London Live is far from dead

By Kate Bulkley

Broadcast News

Share |

For Broadcast May 08, 2014

Audience share isn’t the only measure of success, says Kate Bulkley

Judging the future of London Live after a month on air is difficult – and some of the criticism of the very-near-zero Barb ratings has been harsh.

The media stable that gave birth to London Live owns the London Evening Standard, the i and The Independent, and is used to being told its decisions are idiotic and then proving everyone wrong. The ES becoming a free newspaper? It would be the end of the publication, for sure. Not so, the ES is more successful now in terms of readership and advertising revenue than it has been for years.

The i as a “snackable” version of its sister newspaper The Independent? Sheer folly; just asking for cannibalisation. In fact, they discovered that people want different papers for different occasions.

London Live chief executive and ES and The Independent managing director Andrew Mullins has a track record of defeating the doubters. Crucially, he sees his new TV channel as part of “a blended model” of media, in which all the elements feed each other.

That idea is not without merit. London Live is a linear channel but also an in-house video content creator for the ES and Independent websites. A London

Live news clip about the death of Peaches Geldof was the Independent website’s second most searched-for clip all day, with more than 20,000 views. Mullins compares that with the linear channel’s 3,000 viewers per week (according to Barb) and likes what he sees.

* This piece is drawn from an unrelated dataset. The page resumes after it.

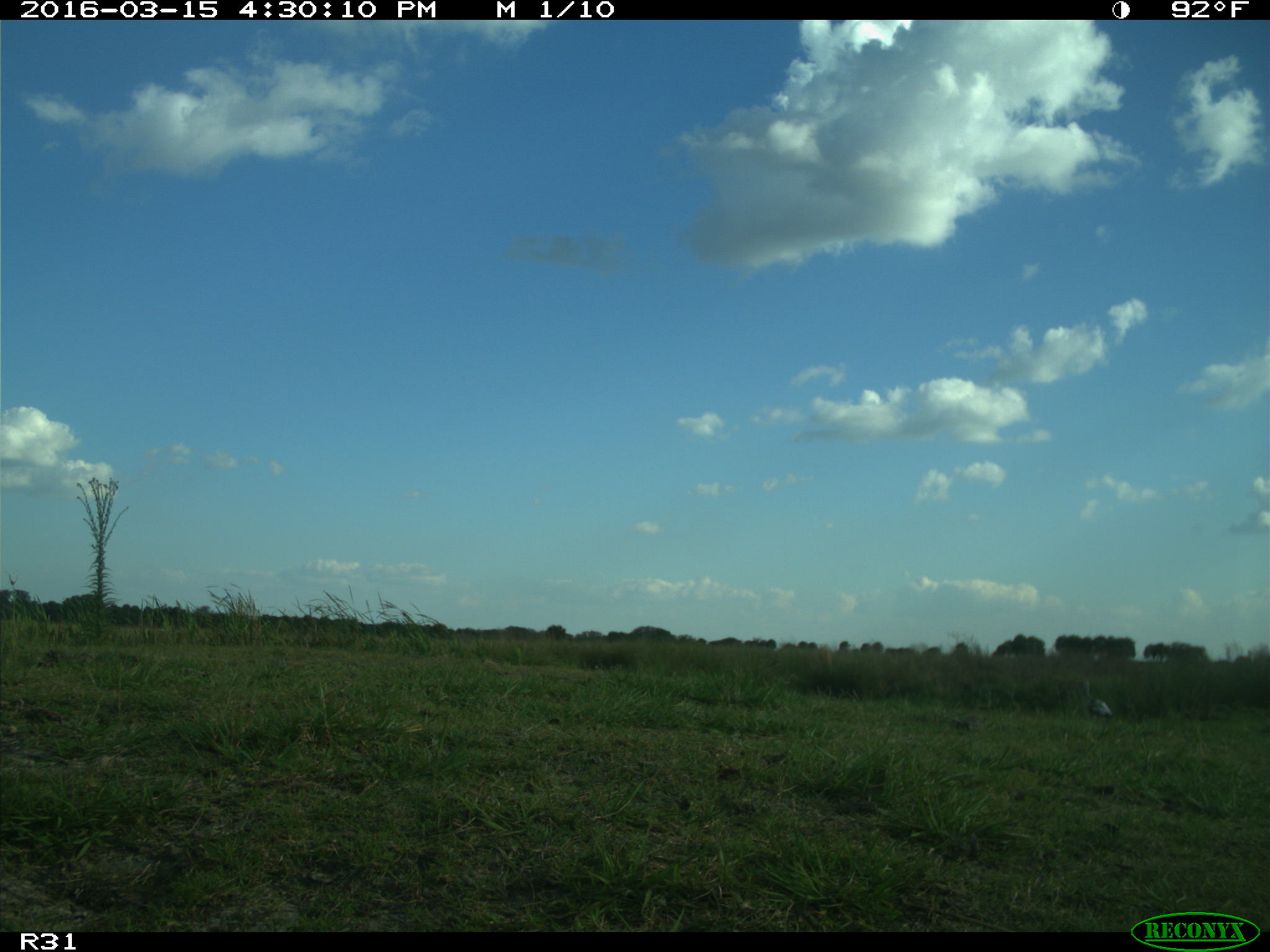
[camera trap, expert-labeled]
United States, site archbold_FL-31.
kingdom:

London Live is also focusing on growing through social media – soon, seven of the channel’s 65 fulltime staff will be dedicated to clipping and socialising the channel. A show called Drag Queens Of London, made by The Connected Set, was the number one trending topic on Twitter during its airing. And then there are the YouTube programme-makers such as The T-Boy Show producer DntJealousMe, which has 117,000 subscribers and 218 million views on YouTube.

Plus, some advertisers like the engaged and youthful audience and the multiplatform approach – Mullins is set to announce a sizeable sponsor for its Fresh One-created Food Junkies series.

London Live also has a great EPG number (8 on Freeview) and its own research suggests 43% of its targeted 16 to 34 year-old audience don’t even know the channel exists. There’s still plenty of potential.

Okay, there are a few worries – the ES, Independent and London Live brands do not target the same demographic; trying to grow a young TV audience with two newspapers whose main readers are over 35 will be tough. Also, it’s risky to launch a linear channel to a demographic already catered for by the likes of E4, ITV2 and the soon-to-be-non-linear BBC3.

London Live knows it will have to create more and better monetisation opportunities, including better Barb figures. But Channel 5’s estimated £350m in annual revenues was based not only on its 6% audience share but also on its success in cross-selling with Richard Desmond’s print titles.

So, good luck to London Live. Any media that is locally focused with a high level of news content deserves more than simply being beaten about the head for low Barb numbers in its early days. It’s a bit too soon to declare London Live dead.